Jabir's father's profession may have contributed greatly to his interest in alchemy. In Kufa he became a student of the celebrated Islamic teacher and sixth Imam Ja'far al-Sadiq. He began his career practising medicine, under the patronage of the Barmakid Vizir of Caliph Haroun al-Rashid. It is known that in 776 he was engaged in alchemy in Kufa.
His connections to the Barmakid cost him dearly in the end. When that family fell from grace in 803, Jabir was placed under house arrest in Kufa, where he remained until his death. The date of his death is given as c.815 by the Encyclopædia Britannica, but as 808 by other sources.
[edit] Contributions to chemistry
Jabir is mostly renowned for his contributions to the modern discipline of chemistry, though at the time it was pre-alchemy.[citation needed] He emphasised systematic experimentation, and did much to free alchemy from superstition and turn it into a science.[citation needed] He is credited with the invention of many types of now-basic chemical laboratory equipment, and with the discovery and description of many now-commonplace chemical substances and processes – such as the hydrochloric and nitric acids, distillation, and crystallisation – that have become the foundation of today's chemistry and chemical engineering.[citation needed]

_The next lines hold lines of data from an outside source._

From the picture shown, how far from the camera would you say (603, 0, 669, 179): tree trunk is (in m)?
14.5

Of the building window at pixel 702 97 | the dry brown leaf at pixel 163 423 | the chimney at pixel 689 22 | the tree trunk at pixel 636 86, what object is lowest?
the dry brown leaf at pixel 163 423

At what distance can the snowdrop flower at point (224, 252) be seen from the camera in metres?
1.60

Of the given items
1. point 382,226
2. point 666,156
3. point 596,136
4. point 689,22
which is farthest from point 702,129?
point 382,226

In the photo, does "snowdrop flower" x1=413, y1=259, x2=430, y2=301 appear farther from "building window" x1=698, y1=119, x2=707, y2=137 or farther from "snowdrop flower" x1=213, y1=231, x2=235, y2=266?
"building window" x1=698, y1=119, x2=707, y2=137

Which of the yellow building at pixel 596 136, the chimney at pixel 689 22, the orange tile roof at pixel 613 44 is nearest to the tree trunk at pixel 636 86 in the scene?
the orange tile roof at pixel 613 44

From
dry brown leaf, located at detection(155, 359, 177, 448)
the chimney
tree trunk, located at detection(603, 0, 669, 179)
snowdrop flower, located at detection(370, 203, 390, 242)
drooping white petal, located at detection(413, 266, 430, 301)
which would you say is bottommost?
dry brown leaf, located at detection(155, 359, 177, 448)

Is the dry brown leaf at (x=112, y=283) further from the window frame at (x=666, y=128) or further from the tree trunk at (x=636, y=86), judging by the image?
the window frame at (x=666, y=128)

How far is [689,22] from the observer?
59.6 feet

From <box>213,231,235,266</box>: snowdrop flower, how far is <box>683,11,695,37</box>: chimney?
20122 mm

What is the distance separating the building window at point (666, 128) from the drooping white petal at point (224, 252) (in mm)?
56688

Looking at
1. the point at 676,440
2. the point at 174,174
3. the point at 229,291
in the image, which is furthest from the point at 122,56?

He also paved the way for most of the later Islamic alchemists, including Razi, Tughrai and al-Iraqi, who lived in the 9th, 12th and 13th centuries respectively. His books strongly influenced the medieval European alchemists and justified their search for the philosopher's stone.[citation needed]
He clearly recognized and proclaimed the importance of experimentation. "The first essential in chemistry", he declared, "is that you should perform practical work and conduct experiments, for he who performs not practical work nor makes experiments will never attain the least degree of mastery."
Jabir is also credited with the invention and development of several chemical instruments that are still used today. By distilling various salts together with sulfuric acid, Jabir discovered hydrochloric acid (from salt) and nitric acid (from saltpeter).[citation needed] By combining the two, he invented aqua regia, one of the few substances that can dissolve gold. Besides its obvious applications to gold extraction and purification, this discovery would fuel the dreams and despair of alchemists for the next thousand years. He is also credited with the discovery of citric acid (the sour component of lemons and other unripe fruits), acetic acid (from vinegar), and tartaric acid (from wine-making residues).[citation needed]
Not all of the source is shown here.